Overall, looking at these indicators, it appears unlikely that India—unlike other more exposed emerging markets—would experience a full-on macroeconomic meltdown, in the form, for example, of a balance of payments crisis, dramatic currency devaluation, and a default on foreign debt. However, the indicators suggest that India’s vulnerable population is likely to suffer dearly from the economic fallout of COVID-19 lockdowns, due to the huge share of the informal economy, the challenge of targeting vulnerable populations within this informal economy, and the government’s scarce fiscal resources to do so.

The IMF is projecting a dramatic reduction in India’s GDP growth rate to 1.9% in 2020, with a dramatic v-shaped recovery to 7.4% in 2021. This seems overly optimistic. With the government unable to protect incomes during the crisis, there will be a substantial amount of wealth destruction during the lockdown period. If the last few years have told us anything, it is that shocks to the informal economy, like demonetisation and the introduction of a Goods and Service Tax (GST), have been substantial, persistent and unpredictable in their impacts. This shock seems far superior in scale. GDP growth in the range of 1-2% in 2020, and 4-5% in 2021, appears more reasonable.

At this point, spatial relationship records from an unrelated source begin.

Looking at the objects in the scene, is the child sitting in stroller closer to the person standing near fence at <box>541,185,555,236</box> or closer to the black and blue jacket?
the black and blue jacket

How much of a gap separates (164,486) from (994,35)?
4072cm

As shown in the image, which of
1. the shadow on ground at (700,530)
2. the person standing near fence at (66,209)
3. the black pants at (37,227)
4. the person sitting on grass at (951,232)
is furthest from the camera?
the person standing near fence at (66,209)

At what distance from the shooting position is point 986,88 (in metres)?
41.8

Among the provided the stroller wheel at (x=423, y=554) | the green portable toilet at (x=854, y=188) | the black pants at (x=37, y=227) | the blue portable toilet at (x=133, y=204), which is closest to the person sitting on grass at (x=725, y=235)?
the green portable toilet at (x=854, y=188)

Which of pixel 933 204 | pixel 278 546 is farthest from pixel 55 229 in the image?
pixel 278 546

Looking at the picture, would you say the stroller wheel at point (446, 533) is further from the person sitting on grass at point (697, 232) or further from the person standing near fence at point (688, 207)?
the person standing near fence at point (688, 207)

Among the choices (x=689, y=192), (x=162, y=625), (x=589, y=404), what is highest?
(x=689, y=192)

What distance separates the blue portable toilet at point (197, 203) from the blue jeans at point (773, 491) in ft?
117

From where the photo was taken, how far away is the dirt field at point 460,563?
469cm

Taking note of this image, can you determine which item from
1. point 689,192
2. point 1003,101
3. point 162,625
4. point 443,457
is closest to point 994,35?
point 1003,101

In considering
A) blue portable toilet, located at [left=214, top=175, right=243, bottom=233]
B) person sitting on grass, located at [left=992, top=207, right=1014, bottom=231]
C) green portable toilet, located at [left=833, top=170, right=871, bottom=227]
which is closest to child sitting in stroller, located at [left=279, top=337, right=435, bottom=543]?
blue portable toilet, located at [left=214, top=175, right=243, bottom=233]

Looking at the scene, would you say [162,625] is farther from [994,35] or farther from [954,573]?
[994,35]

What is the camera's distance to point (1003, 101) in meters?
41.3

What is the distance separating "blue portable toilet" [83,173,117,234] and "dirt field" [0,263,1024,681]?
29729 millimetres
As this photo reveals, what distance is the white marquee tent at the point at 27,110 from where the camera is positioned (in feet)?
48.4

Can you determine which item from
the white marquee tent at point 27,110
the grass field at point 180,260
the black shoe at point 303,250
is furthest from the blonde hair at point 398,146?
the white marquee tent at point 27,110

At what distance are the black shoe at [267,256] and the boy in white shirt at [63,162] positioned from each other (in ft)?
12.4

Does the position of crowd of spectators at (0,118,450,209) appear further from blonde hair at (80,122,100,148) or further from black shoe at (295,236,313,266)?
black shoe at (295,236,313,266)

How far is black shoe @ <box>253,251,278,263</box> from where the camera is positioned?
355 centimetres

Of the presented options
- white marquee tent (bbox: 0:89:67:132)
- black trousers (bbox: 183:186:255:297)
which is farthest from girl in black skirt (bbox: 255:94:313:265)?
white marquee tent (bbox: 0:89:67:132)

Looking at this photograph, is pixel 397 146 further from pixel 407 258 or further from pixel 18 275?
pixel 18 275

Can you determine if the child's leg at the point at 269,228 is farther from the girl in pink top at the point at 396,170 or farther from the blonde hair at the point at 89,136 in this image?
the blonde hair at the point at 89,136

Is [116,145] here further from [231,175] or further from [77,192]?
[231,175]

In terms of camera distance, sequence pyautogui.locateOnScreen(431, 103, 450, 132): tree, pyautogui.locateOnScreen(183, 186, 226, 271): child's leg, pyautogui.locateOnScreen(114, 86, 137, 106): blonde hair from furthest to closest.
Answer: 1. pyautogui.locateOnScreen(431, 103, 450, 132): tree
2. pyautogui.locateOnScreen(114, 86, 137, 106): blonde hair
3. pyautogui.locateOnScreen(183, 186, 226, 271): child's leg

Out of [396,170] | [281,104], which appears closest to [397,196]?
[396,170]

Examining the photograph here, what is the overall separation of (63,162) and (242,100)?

Implications for the agenda of sustainable development and climate change

Firstly, the government is likely to enter into the post-COVID period with a still worse fiscal position than was the case in 2019, when the consolidated fiscal deficit, including central government, state government, and off-balance sheet borrowings amounted to around 8.5% of GDP. This will constrain the capacity of the government to allocate additional resources to sustainability objectives, for example public transport. Fortunately, a number of decarbonisation options are negative cost in India, for example the transition to renewables in the power sector, where renewables are now cheaper than coal.
Secondly, we can expect substantial financial fragility and reduced risk-appetite in the corporate sector. This is already evident in the case of the electricity distribution companies, which were wallowing in debt before the COVID-19 crisis and are now facing a truly dire financial position. Indian and international investors are likely to be much more wary of allocating capital to risky new projects, which may slow down the transition in sectors where clean technologies are still being experimented with. On the other hand, investors are currently seeing first-hand how coal power has been the first to suffer in an economic crisis. Coal plant load factors were already abysmal as the economy slowed throughout 2019, well before the COVID-19 crisis; they have tanked as power demand has fallen about 25% as a result of the lockdown. It is hard to see how investors will front capital for new coal in India.
On the more positive side, some of the behavioural adjustments made by households and the formal sector may continue after the crisis. Commuting in India’s congested cities was already brutal: enforced work from home has shown that time, money and energy can be saved through teleworking. India’s famously poor air quality has dramatically improved, which can raise awareness of how poor it was in the first place—annually more Indians die of air pollution than were ever likely to die of even an uncontrolled COVID outbreak. Greater investment in social resilience and healthcare can potentially be wound into a narrative around the need for governments to protect their citizens, including from climate change and filthy air.
These are optimistic thoughts. For many Indians, however, the belly is currently speaking louder than the brain. Real, severe social hardship is being endured. How India emerges from this lockdown—socially and politically—remains to be seen.